Meanwhile, clearing the air that India will buy oil from wherever it ‘gets the best deal’, the government has refused to ‘lay down a quota’ for importing oil from any country, including Iran which is facing strict financial sanctions imposed by the UN and the US. On the other hand, India is unwilling to impose restrictions or restrict its oil imports from Iran, and will continue its energy ties with Tehran as long it gets a good deal and logistic support.

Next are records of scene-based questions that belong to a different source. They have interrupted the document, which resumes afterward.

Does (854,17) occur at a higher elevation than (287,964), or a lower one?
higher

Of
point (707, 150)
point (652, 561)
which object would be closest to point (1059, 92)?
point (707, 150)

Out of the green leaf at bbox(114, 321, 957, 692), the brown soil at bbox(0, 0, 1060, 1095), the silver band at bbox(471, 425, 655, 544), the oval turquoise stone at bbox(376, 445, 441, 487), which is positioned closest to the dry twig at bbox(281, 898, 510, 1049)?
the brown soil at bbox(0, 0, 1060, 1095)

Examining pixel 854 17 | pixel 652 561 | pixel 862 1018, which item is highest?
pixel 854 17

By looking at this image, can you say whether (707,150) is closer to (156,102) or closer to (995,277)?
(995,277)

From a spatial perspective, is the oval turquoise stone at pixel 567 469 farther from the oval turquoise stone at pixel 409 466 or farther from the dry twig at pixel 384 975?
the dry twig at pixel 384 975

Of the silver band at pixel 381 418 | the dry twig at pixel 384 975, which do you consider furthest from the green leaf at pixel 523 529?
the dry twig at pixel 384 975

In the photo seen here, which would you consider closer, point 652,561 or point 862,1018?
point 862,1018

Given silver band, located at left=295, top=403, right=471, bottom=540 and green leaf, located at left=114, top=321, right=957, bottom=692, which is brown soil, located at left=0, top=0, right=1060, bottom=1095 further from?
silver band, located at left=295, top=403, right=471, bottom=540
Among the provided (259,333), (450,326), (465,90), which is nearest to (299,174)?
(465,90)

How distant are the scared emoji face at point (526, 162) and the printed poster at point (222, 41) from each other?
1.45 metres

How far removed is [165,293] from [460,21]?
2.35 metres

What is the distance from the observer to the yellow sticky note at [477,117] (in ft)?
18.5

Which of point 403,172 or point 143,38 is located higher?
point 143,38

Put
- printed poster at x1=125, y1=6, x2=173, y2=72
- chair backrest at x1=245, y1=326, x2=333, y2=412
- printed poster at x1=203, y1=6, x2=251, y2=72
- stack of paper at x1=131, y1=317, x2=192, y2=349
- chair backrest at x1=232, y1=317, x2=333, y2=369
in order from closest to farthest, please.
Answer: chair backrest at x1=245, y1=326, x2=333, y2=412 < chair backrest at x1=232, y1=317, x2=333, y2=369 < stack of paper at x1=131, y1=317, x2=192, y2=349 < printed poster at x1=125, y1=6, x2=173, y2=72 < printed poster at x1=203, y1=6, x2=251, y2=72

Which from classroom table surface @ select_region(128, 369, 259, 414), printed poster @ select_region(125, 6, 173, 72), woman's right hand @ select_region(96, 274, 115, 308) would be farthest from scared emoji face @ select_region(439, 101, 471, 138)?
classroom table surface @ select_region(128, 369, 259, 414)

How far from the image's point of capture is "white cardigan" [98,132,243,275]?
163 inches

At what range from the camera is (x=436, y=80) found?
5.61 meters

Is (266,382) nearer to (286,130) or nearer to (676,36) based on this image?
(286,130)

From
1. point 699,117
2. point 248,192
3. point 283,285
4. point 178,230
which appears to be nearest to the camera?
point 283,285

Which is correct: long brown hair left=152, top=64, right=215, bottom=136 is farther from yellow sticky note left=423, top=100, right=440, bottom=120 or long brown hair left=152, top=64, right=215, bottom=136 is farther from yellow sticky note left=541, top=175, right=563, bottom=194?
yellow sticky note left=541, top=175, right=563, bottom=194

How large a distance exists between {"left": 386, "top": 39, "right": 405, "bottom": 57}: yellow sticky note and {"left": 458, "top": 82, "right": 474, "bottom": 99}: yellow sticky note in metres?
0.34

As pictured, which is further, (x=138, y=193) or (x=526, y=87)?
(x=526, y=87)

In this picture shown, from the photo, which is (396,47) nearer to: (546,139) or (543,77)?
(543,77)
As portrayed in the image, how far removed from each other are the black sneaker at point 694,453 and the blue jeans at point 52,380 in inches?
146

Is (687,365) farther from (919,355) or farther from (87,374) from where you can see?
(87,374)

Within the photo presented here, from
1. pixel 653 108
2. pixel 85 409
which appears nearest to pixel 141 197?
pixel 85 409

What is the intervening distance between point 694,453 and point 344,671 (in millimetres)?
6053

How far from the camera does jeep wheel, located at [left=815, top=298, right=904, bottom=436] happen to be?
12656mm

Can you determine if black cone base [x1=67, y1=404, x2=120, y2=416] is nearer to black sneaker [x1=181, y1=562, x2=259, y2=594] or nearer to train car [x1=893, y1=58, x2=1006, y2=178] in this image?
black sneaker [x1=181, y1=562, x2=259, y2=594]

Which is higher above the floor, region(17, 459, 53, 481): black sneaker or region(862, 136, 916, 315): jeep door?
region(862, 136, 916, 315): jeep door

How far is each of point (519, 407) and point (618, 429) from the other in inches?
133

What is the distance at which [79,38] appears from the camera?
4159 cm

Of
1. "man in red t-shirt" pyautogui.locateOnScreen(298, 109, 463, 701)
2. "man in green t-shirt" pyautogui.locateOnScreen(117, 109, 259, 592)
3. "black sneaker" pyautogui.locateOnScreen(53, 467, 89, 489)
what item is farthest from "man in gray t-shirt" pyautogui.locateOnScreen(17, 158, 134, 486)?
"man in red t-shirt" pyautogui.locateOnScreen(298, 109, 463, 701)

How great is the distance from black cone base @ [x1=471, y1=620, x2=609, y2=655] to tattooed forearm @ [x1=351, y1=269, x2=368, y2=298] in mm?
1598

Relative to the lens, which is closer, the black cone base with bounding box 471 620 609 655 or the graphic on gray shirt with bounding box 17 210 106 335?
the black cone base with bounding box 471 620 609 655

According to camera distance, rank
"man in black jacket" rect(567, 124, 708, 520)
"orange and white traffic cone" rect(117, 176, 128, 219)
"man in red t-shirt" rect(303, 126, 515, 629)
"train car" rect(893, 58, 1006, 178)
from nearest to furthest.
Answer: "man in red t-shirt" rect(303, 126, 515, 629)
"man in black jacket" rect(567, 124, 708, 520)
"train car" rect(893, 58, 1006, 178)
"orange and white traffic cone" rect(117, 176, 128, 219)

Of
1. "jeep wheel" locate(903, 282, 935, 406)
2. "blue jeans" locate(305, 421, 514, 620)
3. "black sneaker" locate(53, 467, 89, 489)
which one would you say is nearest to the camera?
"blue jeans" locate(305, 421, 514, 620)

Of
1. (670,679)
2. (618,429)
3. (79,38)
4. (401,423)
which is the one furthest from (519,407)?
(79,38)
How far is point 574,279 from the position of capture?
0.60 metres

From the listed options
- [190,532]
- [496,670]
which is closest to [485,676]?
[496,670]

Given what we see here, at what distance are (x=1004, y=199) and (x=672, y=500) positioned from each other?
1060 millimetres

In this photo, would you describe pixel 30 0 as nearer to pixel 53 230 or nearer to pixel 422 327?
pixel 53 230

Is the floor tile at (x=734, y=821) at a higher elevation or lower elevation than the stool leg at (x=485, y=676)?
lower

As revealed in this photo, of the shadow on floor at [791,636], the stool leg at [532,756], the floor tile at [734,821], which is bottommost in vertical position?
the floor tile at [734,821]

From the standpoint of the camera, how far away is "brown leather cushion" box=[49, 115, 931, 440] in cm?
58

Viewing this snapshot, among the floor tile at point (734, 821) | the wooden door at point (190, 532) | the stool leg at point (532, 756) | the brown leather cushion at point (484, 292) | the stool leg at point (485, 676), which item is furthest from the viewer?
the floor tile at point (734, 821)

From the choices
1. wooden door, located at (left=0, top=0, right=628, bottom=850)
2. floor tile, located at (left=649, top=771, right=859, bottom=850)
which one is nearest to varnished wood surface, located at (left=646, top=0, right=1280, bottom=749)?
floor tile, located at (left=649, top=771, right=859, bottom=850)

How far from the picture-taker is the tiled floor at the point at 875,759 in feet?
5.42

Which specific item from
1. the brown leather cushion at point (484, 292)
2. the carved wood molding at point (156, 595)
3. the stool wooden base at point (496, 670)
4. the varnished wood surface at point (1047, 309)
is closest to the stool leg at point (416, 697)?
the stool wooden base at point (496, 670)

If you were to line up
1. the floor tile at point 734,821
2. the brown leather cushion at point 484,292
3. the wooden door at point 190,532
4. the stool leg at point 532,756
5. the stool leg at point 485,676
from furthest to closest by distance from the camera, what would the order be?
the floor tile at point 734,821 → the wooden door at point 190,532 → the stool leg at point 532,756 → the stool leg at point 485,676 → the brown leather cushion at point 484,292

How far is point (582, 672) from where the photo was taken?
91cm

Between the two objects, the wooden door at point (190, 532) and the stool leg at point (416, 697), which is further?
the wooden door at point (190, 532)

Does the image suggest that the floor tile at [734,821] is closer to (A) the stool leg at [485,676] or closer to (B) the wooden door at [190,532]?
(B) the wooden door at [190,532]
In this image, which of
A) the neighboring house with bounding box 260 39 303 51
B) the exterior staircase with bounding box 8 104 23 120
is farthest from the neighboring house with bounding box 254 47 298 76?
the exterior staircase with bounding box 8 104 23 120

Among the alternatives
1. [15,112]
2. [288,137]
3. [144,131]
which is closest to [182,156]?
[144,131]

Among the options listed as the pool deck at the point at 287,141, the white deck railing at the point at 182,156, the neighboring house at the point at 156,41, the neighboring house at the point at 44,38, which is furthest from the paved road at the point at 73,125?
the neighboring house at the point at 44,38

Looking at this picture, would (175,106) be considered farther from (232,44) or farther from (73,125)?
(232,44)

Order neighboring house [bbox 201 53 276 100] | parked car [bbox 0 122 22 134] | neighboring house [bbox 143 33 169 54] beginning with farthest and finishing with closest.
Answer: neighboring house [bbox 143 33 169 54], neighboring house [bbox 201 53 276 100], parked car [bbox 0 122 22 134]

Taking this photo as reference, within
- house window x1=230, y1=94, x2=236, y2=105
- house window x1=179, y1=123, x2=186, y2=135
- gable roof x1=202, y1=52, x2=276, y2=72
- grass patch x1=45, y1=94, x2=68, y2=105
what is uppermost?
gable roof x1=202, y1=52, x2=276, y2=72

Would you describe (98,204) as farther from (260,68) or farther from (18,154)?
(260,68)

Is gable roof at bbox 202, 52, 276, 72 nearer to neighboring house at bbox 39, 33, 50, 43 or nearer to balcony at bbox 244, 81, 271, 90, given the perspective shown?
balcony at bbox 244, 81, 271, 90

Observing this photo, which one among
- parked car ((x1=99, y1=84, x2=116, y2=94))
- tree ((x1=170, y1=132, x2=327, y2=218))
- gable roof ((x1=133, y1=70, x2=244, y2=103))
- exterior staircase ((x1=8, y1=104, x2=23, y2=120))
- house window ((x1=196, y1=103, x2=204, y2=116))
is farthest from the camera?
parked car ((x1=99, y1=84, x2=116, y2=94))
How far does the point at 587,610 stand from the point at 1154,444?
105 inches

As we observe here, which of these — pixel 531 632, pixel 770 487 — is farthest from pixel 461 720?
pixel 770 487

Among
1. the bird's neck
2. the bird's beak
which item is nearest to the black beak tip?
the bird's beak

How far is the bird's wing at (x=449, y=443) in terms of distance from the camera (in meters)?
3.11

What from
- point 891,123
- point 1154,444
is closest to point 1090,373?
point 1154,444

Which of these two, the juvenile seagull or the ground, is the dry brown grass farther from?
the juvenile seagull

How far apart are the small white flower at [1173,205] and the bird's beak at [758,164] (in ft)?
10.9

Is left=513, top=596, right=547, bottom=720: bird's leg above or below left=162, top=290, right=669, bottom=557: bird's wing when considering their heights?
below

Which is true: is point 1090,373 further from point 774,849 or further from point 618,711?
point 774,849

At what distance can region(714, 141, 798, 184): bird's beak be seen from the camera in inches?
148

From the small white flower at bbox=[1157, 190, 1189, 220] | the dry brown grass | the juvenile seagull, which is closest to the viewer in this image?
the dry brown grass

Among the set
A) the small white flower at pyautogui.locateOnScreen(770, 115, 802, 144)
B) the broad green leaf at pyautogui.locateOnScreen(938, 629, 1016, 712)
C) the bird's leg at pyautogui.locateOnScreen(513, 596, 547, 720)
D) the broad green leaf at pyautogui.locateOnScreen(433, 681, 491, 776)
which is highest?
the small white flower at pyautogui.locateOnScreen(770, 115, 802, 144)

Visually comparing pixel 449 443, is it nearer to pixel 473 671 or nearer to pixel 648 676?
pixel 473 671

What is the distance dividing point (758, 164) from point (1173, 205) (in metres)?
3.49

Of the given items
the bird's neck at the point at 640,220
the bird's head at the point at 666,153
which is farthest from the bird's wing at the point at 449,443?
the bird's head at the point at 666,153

The government also cleared that there is no issues between the two countries and the present decline in oil import from Iran is due to the logistics reason. Lack of logistic support, mainly in financing, has over the months created problems for Indian refining companies. However, two Indian insurance companies recently agreeing to provide insurance to the oil imports from Iran have removed a great hurdle in oil imports.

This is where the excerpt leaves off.